Die Frauen der Babyboomer-Jahrgänge - der verborgene Schatz in unseren Behörden?
Liebe Leserin, lieber Leser,
diese Frauen waren die erste Frauengeneration Deutschlands, denen das Leben die gleichen Chancen und Rechte wie Männern versprach. Sie hatten so hohe Schul- und Berufsabschlüsse erworben wie keine Frauengeneration zuvor. Sie galten als die Gewinnerinnen der Bildungsexpansion der 1970er Jahre. Ein gutes Viertel dieser Frauen legte das Abitur ab und sie zogen so mit den Männern ihrer Generation fast gleich.
Wirklich zum Zuge gekommen sind die Frauen der geburtenstarken Jahrgänge aber nicht. Heute, gut 30 Jahre später, fällt die Bilanz für die meisten dieser Frauen – auch in der Bundesverwaltung – nicht so positiv aus. Denn: Die Karrieren vieler Frauen endeten abrupt, wenn sie Kinder bekamen. Das galt auch für den öffentlichen Dienst.
Telearbeit und mobiles Arbeiten, die Verankerung des Themas Vereinbarkeit von Familie, Pflege und Berufstätigkeit oder Audit Familie und Beruf - alles das gab es für diese Frauen noch nicht oder es steckte gerade in den Anfängen. Für die berufliche Entwicklung oder Karriere hieß und heißt die Übernahme von Familienpflichten das Ende der Karriere!
Teilzeitarbeit war für Frauen in den alten Bundesländern oft die einzige Möglichkeit, überhaupt ihren Beruf weiter auszuüben, wenn sie kleine Kinder hatten. Erziehungszeiten, Teilzeitarbeit und entgangene Beförderungen führen aber für diese Frauen zu massiven Einkommenseinbußen.
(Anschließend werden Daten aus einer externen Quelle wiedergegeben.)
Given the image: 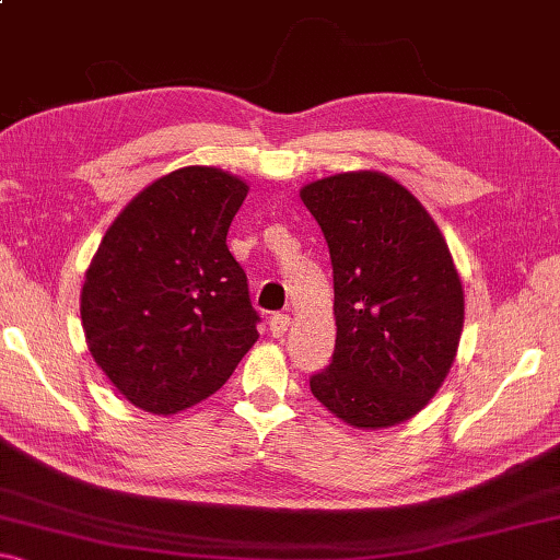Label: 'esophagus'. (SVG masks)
<instances>
[{
  "label": "esophagus",
  "mask_w": 560,
  "mask_h": 560,
  "mask_svg": "<svg viewBox=\"0 0 560 560\" xmlns=\"http://www.w3.org/2000/svg\"><path fill=\"white\" fill-rule=\"evenodd\" d=\"M289 326H291V318H289L287 314H273V316L269 318V330H271L273 338H283V336H287Z\"/></svg>",
  "instance_id": "34e87169"
}]
</instances>
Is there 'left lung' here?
Segmentation results:
<instances>
[{
    "label": "left lung",
    "instance_id": "obj_1",
    "mask_svg": "<svg viewBox=\"0 0 560 560\" xmlns=\"http://www.w3.org/2000/svg\"><path fill=\"white\" fill-rule=\"evenodd\" d=\"M334 264L336 350L311 377L316 400L358 430L410 420L457 358L464 289L422 202L375 170L301 187Z\"/></svg>",
    "mask_w": 560,
    "mask_h": 560
}]
</instances>
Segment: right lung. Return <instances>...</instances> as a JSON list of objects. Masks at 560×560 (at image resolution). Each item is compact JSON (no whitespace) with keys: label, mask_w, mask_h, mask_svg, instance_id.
Segmentation results:
<instances>
[{"label":"right lung","mask_w":560,"mask_h":560,"mask_svg":"<svg viewBox=\"0 0 560 560\" xmlns=\"http://www.w3.org/2000/svg\"><path fill=\"white\" fill-rule=\"evenodd\" d=\"M246 192L220 167L173 170L122 207L93 254L83 334L140 410L177 415L207 400L257 343L246 273L226 246Z\"/></svg>","instance_id":"1"}]
</instances>
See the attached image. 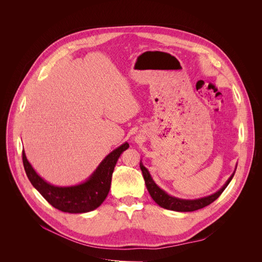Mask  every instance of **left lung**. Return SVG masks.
Returning a JSON list of instances; mask_svg holds the SVG:
<instances>
[{"label":"left lung","mask_w":262,"mask_h":262,"mask_svg":"<svg viewBox=\"0 0 262 262\" xmlns=\"http://www.w3.org/2000/svg\"><path fill=\"white\" fill-rule=\"evenodd\" d=\"M140 168L142 170V174H143V177L145 180L146 188H147L149 194H150L151 198L163 208H166L169 210H174V211H181V212L198 210V209L203 208V207L209 205L210 203H212L214 200H216L220 197V195L224 192V190L227 188V185L229 184V182L231 181V179L233 178L234 173H235V172H233L232 175L229 177V179L226 181V183L224 184L222 188L214 194L207 196V197L195 199V200H185V199H179V198L168 195L165 191H163L160 188V186L157 185V183L154 181L150 173L148 172V170L143 166L142 163H140Z\"/></svg>","instance_id":"8db88e82"}]
</instances>
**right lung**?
Returning a JSON list of instances; mask_svg holds the SVG:
<instances>
[{
	"instance_id": "1",
	"label": "right lung",
	"mask_w": 262,
	"mask_h": 262,
	"mask_svg": "<svg viewBox=\"0 0 262 262\" xmlns=\"http://www.w3.org/2000/svg\"><path fill=\"white\" fill-rule=\"evenodd\" d=\"M128 147V143L125 142L116 148L103 159L85 182L72 186H56L47 182L33 169L24 150L23 163L32 185L52 206L64 212L83 213L94 210L104 201L111 188L112 174L116 163Z\"/></svg>"
}]
</instances>
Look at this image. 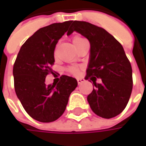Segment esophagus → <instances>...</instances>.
<instances>
[{"mask_svg":"<svg viewBox=\"0 0 146 146\" xmlns=\"http://www.w3.org/2000/svg\"><path fill=\"white\" fill-rule=\"evenodd\" d=\"M84 81V79H83V78L77 79V83H78V84H81Z\"/></svg>","mask_w":146,"mask_h":146,"instance_id":"obj_1","label":"esophagus"}]
</instances>
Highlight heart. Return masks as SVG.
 Wrapping results in <instances>:
<instances>
[{
    "label": "heart",
    "instance_id": "1",
    "mask_svg": "<svg viewBox=\"0 0 146 146\" xmlns=\"http://www.w3.org/2000/svg\"><path fill=\"white\" fill-rule=\"evenodd\" d=\"M84 40H85V39L82 37L81 36H78V35H76V36H73V45L76 44L77 43H79V42L82 41ZM67 71L69 72L70 73H71L72 75H74V76H77L80 73V69L78 67H75V66H70L67 68Z\"/></svg>",
    "mask_w": 146,
    "mask_h": 146
}]
</instances>
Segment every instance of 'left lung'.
Returning <instances> with one entry per match:
<instances>
[{
	"mask_svg": "<svg viewBox=\"0 0 146 146\" xmlns=\"http://www.w3.org/2000/svg\"><path fill=\"white\" fill-rule=\"evenodd\" d=\"M76 31L91 44V55L85 80L95 88L88 96L90 107L102 118L110 119L123 112L133 88L132 69L122 45L102 27L84 21H74L67 35ZM97 78L102 82L96 83Z\"/></svg>",
	"mask_w": 146,
	"mask_h": 146,
	"instance_id": "1",
	"label": "left lung"
}]
</instances>
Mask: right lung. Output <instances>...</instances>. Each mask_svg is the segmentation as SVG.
I'll return each mask as SVG.
<instances>
[{
	"instance_id": "right-lung-1",
	"label": "right lung",
	"mask_w": 146,
	"mask_h": 146,
	"mask_svg": "<svg viewBox=\"0 0 146 146\" xmlns=\"http://www.w3.org/2000/svg\"><path fill=\"white\" fill-rule=\"evenodd\" d=\"M72 21L53 23L39 29L23 44L13 66L14 87L18 98L33 119L43 123L54 121L66 110L71 92L77 81L62 75L58 84L47 85L52 73L54 51L58 40L68 30Z\"/></svg>"
}]
</instances>
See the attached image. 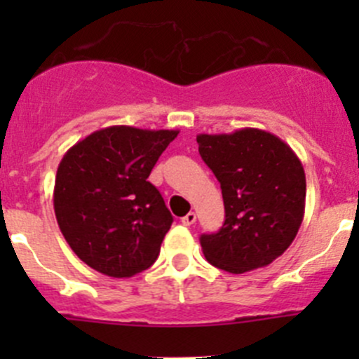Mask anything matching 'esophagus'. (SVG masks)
Here are the masks:
<instances>
[{
  "instance_id": "obj_1",
  "label": "esophagus",
  "mask_w": 359,
  "mask_h": 359,
  "mask_svg": "<svg viewBox=\"0 0 359 359\" xmlns=\"http://www.w3.org/2000/svg\"><path fill=\"white\" fill-rule=\"evenodd\" d=\"M194 222H196V213L194 212H189L186 217H182L184 226H193Z\"/></svg>"
}]
</instances>
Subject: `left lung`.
Listing matches in <instances>:
<instances>
[{"instance_id": "obj_1", "label": "left lung", "mask_w": 359, "mask_h": 359, "mask_svg": "<svg viewBox=\"0 0 359 359\" xmlns=\"http://www.w3.org/2000/svg\"><path fill=\"white\" fill-rule=\"evenodd\" d=\"M220 182L226 220L201 234L206 260L233 274L269 266L295 240L306 208V173L292 147L259 128L196 137Z\"/></svg>"}]
</instances>
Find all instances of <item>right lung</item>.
I'll return each instance as SVG.
<instances>
[{
	"mask_svg": "<svg viewBox=\"0 0 359 359\" xmlns=\"http://www.w3.org/2000/svg\"><path fill=\"white\" fill-rule=\"evenodd\" d=\"M177 135L179 130L116 125L64 154L53 208L69 247L86 266L130 278L158 259L173 217L147 177Z\"/></svg>",
	"mask_w": 359,
	"mask_h": 359,
	"instance_id": "right-lung-1",
	"label": "right lung"
}]
</instances>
Bereits ein einjähriger Erziehungsurlaub reduziert den Lohn um durchschnittlich 16 % – verglichen mit einer Frau, die ihre Erwerbstätigkeit nicht unterbricht (zitiert aus: Hermann Gartner/Thomas Hinz „Löhne von Frauen und Männern – in Schieflage“ IAB Forum 1/2009 S. 4-9).
Noch dramatischer sind die Lohneinbußen, die sich über eine längere Zeitspanne aufsummieren: Geschätzt 83.000 Euro ist der Rückstand nach 15 Berufsjahren, wenn eine Frau im Alter von 30 Jahren und nach der Geburt eines Kindes drei Jahre teilzeitgearbeitet hat. Nahm sie ein Jahr Erziehungszeit und arbeitete im Anschluss daran fünf Jahre Teilzeit, verdoppelt sich der Verlust nahe zu.
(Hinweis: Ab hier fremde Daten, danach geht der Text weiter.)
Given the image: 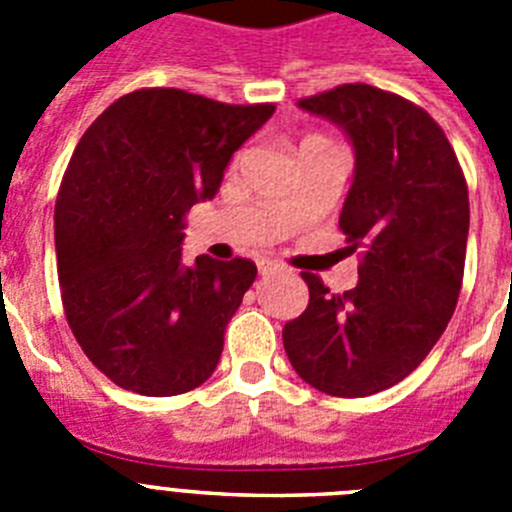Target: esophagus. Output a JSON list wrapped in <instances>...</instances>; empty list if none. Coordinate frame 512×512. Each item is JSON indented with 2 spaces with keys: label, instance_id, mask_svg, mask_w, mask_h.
Masks as SVG:
<instances>
[{
  "label": "esophagus",
  "instance_id": "esophagus-1",
  "mask_svg": "<svg viewBox=\"0 0 512 512\" xmlns=\"http://www.w3.org/2000/svg\"><path fill=\"white\" fill-rule=\"evenodd\" d=\"M256 266H259V274H261V277H266V274H274V271L279 269L277 261H269V259H261Z\"/></svg>",
  "mask_w": 512,
  "mask_h": 512
}]
</instances>
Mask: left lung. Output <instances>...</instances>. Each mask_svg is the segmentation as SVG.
I'll list each match as a JSON object with an SVG mask.
<instances>
[{"mask_svg":"<svg viewBox=\"0 0 512 512\" xmlns=\"http://www.w3.org/2000/svg\"><path fill=\"white\" fill-rule=\"evenodd\" d=\"M354 146L341 210L359 284L343 295L302 274L310 302L282 330L295 372L333 397H366L402 382L454 315L469 235V192L456 153L418 104L369 84L300 99Z\"/></svg>","mask_w":512,"mask_h":512,"instance_id":"obj_1","label":"left lung"}]
</instances>
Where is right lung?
Wrapping results in <instances>:
<instances>
[{"label":"right lung","mask_w":512,"mask_h":512,"mask_svg":"<svg viewBox=\"0 0 512 512\" xmlns=\"http://www.w3.org/2000/svg\"><path fill=\"white\" fill-rule=\"evenodd\" d=\"M271 115L274 104L138 89L79 140L53 217L58 282L76 341L122 390L182 395L215 372L256 264H184V215L215 197Z\"/></svg>","instance_id":"obj_1"}]
</instances>
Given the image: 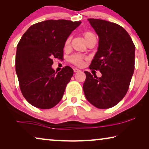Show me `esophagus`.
Instances as JSON below:
<instances>
[{
	"mask_svg": "<svg viewBox=\"0 0 149 149\" xmlns=\"http://www.w3.org/2000/svg\"><path fill=\"white\" fill-rule=\"evenodd\" d=\"M81 70H79V69H77V68H74V72H80Z\"/></svg>",
	"mask_w": 149,
	"mask_h": 149,
	"instance_id": "esophagus-1",
	"label": "esophagus"
}]
</instances>
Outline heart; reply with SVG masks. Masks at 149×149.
<instances>
[{
    "label": "heart",
    "instance_id": "1",
    "mask_svg": "<svg viewBox=\"0 0 149 149\" xmlns=\"http://www.w3.org/2000/svg\"><path fill=\"white\" fill-rule=\"evenodd\" d=\"M84 36L85 37V39H87V38H89L90 37H92V36H95V35L93 33L91 32H85L84 33ZM70 41H71V37H68L66 41L65 42V46H68L70 44ZM84 57L81 56V55L80 54H75L72 55V56H70L69 58V61L72 63L73 64H74L75 65H77V66H82L84 64Z\"/></svg>",
    "mask_w": 149,
    "mask_h": 149
}]
</instances>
Dies ist nur der Vergleich mit den Kolleginnen ohne Kinder. Die Einkommenslücke gegenüber den Kollegen dürfte nochmals höher ausfallen, wenn zusätzlich der Gender Pay Gap berücksichtigt wird.
Was diese Biographien für die Altersversorgung der betroffenen Frauen bedeutet – darauf wollen wir an dieser Stelle nicht eingehen. Soviel aber ist klar – auch die Altersversorgung dieser Frauen sieht nicht rosig aus.
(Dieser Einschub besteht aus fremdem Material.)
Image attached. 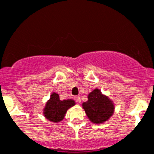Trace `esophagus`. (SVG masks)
<instances>
[{"instance_id":"obj_1","label":"esophagus","mask_w":154,"mask_h":154,"mask_svg":"<svg viewBox=\"0 0 154 154\" xmlns=\"http://www.w3.org/2000/svg\"><path fill=\"white\" fill-rule=\"evenodd\" d=\"M75 101L77 102L78 103H81V99H80V96H75Z\"/></svg>"}]
</instances>
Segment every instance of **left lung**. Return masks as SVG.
I'll use <instances>...</instances> for the list:
<instances>
[{"instance_id": "left-lung-1", "label": "left lung", "mask_w": 154, "mask_h": 154, "mask_svg": "<svg viewBox=\"0 0 154 154\" xmlns=\"http://www.w3.org/2000/svg\"><path fill=\"white\" fill-rule=\"evenodd\" d=\"M82 107L89 120L96 124L108 120L114 112L113 103L98 89L89 94L88 101L82 103Z\"/></svg>"}]
</instances>
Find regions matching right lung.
Instances as JSON below:
<instances>
[{
	"mask_svg": "<svg viewBox=\"0 0 154 154\" xmlns=\"http://www.w3.org/2000/svg\"><path fill=\"white\" fill-rule=\"evenodd\" d=\"M75 104L72 99L61 100L58 94L53 92L44 108L45 117L53 123H58L64 119L67 110Z\"/></svg>",
	"mask_w": 154,
	"mask_h": 154,
	"instance_id": "right-lung-1",
	"label": "right lung"
}]
</instances>
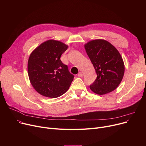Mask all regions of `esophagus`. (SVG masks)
Masks as SVG:
<instances>
[{
  "label": "esophagus",
  "instance_id": "obj_1",
  "mask_svg": "<svg viewBox=\"0 0 146 146\" xmlns=\"http://www.w3.org/2000/svg\"><path fill=\"white\" fill-rule=\"evenodd\" d=\"M78 76H79V77H80V78L82 77V76H83V73H82V72H80L78 73Z\"/></svg>",
  "mask_w": 146,
  "mask_h": 146
}]
</instances>
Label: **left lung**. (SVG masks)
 Listing matches in <instances>:
<instances>
[{"instance_id":"8db88e82","label":"left lung","mask_w":146,"mask_h":146,"mask_svg":"<svg viewBox=\"0 0 146 146\" xmlns=\"http://www.w3.org/2000/svg\"><path fill=\"white\" fill-rule=\"evenodd\" d=\"M87 54L97 74L90 89L98 95L108 94L115 89L124 74V64L117 50L108 41L104 40L90 41L85 45Z\"/></svg>"}]
</instances>
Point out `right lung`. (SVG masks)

Wie gesagt, diese Frauen sind heute zwischen 49 und 59 – der geburtenstärkste Jahrgang 1964 - ist 53 Jahre alt. Die Letztgenannten haben also noch 14 Jahre Erwerbstätigkeit vor sich.
Diejenigen, die dies karrieremäßig bislang nicht aufholen konnten, werden nunmehr von jungen Menschen überholt, die zumindest auf die mittlerweile als Angebot in fast allen obersten Bundesbehörden existierenden wichtigen Vereinbarkeitsinstrumente der Flexibilisierung von Arbeitszeit- und Arbeitsort zurückgreifen können. Dabei sind die Frauen der Babyboomer-Jahre oft die Wegbereiterinnen genau dieser Entwicklung hin zur besseren Vereinbarkeit von Familie, Pflege und Berufstätigkeit gewesen.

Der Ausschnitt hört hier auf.